ADVI Minibatch slows down with increasing size of data


#1

Hi all,

I would like to get some pointers for using ADVI Minibatch with large data sets (1-5M records). I wrote a hierarchical model that uses ADVI Minibatch and it runs pretty quickly when I use 20-50K records – at ~400 it/s.

However, if I try using the full data set, it slows down to ~5 it/s.

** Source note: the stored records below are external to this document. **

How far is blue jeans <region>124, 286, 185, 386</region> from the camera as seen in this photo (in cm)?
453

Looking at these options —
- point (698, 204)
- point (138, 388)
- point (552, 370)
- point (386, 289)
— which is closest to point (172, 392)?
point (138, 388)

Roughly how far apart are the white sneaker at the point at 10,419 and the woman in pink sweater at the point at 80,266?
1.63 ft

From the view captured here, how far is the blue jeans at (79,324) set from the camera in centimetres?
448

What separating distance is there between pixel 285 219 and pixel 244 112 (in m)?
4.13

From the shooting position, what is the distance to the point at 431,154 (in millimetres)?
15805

I was under the impression that minibatch was just indexing my data set, so I would expect it to take longer in total (more iterations) but that the time per iteration wouldn’t be affected.

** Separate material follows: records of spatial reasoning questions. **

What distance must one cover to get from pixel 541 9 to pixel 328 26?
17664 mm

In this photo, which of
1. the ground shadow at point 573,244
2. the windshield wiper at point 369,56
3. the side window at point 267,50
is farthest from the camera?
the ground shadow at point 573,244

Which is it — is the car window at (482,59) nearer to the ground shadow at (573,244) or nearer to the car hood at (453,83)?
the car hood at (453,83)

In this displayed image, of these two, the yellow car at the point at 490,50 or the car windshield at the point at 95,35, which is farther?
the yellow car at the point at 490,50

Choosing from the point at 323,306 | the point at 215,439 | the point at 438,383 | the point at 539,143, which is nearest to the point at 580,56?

This is for doing BetaBinomial regression as you can see below in the code. X.shape ~ (n_records, n_features) with n_records ~1M and n_features ~20. There’s 30 groups (“clusters”) so len(set(cluster_idx)) = 30.

What am I missing?

def minibatch_beta_binomial_uvi(X, y, cluster_idx, batch_size=1500, model_name='default'):
    '''
    Run variational inference for hierarchical bayesian logistic regression based on binomial-count data
    Params:
        X: Design matrix (n_records x n_features)
        y: Binomial response variable array([(n_0, k_0), (n_1, k_1), ... ])
        cluster_idx: Array with the cluster index for each records
        batch_size: Optional batch size for Minibatching
        model_name: Optional name for the model
    '''

    # Get successes (k) and trials (n) from y
   k = np.expand_dims(y[:,1], axis=1)
    n = y.sum(axis=1)
    n = np.expand_dims(n, axis=1)
    
    # Number of clusters
    n_cluster_0 = len(set(cluster_idx))
    
    # Generate minibatches
    X_t = pm.Minibatch(X, batch_size=batch_size)
    k_t = pm.Minibatch(k, batch_size=batch_size)
    n_t = pm.Minibatch(n, batch_size=batch_size)
    cluster_idx_0_t = pm.Minibatch(cluster_idx, batch_size=batch_size)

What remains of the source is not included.